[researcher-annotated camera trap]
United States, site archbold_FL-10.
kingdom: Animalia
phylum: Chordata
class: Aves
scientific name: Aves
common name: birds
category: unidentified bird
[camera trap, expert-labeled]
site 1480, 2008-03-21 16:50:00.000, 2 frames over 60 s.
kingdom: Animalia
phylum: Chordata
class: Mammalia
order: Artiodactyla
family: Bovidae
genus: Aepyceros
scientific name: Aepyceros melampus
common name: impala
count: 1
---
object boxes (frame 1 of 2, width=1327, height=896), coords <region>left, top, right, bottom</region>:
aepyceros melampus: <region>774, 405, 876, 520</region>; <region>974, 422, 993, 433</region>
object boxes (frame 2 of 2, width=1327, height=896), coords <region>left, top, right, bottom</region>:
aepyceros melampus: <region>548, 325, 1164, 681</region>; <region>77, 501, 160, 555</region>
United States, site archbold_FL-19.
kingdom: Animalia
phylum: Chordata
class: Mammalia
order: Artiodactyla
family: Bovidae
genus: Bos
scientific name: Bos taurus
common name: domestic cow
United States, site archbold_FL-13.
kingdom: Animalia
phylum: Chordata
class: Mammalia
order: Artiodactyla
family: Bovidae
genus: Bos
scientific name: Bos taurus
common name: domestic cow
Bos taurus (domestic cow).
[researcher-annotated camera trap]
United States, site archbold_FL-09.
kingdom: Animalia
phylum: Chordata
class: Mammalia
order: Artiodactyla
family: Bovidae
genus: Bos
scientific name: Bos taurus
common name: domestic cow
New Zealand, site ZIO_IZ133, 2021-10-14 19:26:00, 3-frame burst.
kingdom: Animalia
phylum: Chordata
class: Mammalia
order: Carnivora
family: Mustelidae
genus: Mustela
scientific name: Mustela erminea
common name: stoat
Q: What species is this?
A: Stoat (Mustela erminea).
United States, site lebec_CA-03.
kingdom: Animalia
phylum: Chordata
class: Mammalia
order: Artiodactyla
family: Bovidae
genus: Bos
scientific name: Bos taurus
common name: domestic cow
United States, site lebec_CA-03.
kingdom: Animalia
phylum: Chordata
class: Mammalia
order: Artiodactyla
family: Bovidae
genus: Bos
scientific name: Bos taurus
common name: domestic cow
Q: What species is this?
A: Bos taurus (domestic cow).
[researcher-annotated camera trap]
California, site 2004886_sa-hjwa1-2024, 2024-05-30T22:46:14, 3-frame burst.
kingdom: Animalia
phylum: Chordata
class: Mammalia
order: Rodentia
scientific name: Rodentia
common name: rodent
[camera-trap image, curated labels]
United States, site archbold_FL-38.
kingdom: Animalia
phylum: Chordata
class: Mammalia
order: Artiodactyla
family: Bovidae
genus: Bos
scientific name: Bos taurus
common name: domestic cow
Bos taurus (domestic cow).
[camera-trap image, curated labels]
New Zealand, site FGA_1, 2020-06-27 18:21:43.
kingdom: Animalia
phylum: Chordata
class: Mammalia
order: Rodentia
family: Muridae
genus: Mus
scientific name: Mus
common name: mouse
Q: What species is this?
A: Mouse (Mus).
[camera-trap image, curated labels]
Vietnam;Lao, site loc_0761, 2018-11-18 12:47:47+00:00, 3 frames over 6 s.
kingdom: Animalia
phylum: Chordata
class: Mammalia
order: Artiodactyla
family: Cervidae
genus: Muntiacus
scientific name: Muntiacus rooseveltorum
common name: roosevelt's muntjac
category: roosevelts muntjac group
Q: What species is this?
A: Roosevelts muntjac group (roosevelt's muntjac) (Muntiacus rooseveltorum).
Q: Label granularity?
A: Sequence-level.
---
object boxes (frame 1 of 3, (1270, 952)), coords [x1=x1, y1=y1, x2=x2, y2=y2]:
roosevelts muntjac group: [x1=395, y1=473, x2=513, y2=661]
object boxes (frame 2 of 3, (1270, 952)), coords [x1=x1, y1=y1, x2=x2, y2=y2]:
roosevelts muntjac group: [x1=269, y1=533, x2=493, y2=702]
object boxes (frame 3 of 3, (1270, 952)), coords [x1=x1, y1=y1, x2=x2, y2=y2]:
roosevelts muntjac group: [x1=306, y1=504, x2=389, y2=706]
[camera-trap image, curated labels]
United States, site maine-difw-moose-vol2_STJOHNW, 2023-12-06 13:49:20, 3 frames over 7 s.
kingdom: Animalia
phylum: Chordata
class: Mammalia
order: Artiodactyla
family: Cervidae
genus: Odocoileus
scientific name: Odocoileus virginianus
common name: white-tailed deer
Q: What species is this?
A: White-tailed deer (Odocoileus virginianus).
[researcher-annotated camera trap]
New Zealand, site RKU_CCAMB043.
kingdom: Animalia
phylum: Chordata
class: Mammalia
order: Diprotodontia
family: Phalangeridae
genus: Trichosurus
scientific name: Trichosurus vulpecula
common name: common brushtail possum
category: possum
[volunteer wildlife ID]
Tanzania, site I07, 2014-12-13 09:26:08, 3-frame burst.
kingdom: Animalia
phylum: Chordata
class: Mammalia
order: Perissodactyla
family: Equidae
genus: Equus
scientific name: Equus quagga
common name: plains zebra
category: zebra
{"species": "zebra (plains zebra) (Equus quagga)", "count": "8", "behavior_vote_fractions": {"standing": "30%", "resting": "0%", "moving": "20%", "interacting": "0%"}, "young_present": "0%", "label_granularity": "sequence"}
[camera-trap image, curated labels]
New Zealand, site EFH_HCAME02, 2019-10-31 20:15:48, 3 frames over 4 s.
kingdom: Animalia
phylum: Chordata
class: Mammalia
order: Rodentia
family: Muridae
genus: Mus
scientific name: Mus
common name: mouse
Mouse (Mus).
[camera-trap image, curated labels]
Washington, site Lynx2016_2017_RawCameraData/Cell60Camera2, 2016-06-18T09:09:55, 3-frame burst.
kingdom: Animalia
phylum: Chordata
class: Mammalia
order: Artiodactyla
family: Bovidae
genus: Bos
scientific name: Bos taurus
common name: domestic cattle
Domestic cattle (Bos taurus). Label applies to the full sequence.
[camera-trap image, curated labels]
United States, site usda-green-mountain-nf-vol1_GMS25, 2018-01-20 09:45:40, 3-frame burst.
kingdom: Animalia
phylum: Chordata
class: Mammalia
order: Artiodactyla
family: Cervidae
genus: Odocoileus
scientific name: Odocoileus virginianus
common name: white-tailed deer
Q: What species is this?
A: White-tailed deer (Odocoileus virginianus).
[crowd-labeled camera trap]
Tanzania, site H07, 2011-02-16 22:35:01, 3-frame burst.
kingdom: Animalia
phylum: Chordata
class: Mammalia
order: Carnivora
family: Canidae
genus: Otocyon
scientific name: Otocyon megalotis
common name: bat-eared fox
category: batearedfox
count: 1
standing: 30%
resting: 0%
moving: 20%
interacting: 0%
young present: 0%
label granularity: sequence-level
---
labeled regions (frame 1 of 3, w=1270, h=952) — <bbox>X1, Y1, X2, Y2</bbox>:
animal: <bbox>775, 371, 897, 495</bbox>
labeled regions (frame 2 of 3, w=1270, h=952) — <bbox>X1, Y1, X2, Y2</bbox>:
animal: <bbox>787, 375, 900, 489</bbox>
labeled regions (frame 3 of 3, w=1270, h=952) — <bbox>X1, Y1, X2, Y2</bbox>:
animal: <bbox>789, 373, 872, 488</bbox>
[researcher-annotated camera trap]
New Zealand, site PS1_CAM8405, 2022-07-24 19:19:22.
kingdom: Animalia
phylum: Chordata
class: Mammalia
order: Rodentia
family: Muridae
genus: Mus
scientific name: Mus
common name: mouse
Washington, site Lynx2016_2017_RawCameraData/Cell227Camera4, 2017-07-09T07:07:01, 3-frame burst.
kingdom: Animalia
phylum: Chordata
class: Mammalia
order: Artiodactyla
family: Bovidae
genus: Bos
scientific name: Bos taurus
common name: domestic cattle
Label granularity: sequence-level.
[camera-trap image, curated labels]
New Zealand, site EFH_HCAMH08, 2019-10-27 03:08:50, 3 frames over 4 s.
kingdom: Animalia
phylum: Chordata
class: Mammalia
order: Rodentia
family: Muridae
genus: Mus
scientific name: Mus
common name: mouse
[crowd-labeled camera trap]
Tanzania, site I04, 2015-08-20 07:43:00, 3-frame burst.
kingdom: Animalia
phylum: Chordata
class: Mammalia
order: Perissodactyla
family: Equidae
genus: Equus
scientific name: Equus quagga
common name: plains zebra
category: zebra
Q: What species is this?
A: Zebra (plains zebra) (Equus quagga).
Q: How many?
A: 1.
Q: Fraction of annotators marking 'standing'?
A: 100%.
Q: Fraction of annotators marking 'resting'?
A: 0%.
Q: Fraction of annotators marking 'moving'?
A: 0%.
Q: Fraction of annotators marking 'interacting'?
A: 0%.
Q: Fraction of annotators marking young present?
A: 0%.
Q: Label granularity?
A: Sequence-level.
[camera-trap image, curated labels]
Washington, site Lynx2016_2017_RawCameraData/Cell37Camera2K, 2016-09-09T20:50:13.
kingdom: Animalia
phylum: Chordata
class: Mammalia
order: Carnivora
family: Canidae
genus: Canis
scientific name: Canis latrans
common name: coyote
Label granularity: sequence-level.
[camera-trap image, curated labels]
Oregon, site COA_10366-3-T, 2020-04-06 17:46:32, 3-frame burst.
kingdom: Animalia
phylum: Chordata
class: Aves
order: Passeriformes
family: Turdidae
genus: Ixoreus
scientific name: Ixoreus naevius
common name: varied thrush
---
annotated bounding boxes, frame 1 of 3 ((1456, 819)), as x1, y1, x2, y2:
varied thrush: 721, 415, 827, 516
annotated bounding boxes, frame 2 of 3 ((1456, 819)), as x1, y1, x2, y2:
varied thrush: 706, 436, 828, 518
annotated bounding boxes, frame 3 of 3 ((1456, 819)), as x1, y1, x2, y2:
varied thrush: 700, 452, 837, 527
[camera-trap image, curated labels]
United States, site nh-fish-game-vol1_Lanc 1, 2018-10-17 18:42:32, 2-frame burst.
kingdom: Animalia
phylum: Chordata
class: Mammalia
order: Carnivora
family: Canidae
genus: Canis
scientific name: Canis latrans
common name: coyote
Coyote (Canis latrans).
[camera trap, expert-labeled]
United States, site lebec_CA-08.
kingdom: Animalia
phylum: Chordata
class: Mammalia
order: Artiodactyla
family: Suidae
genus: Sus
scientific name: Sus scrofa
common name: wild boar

======

To do: Each line that has the word "United" counts once. How many such lines are in the data? Give the number alone.

Reply to the exercise: 11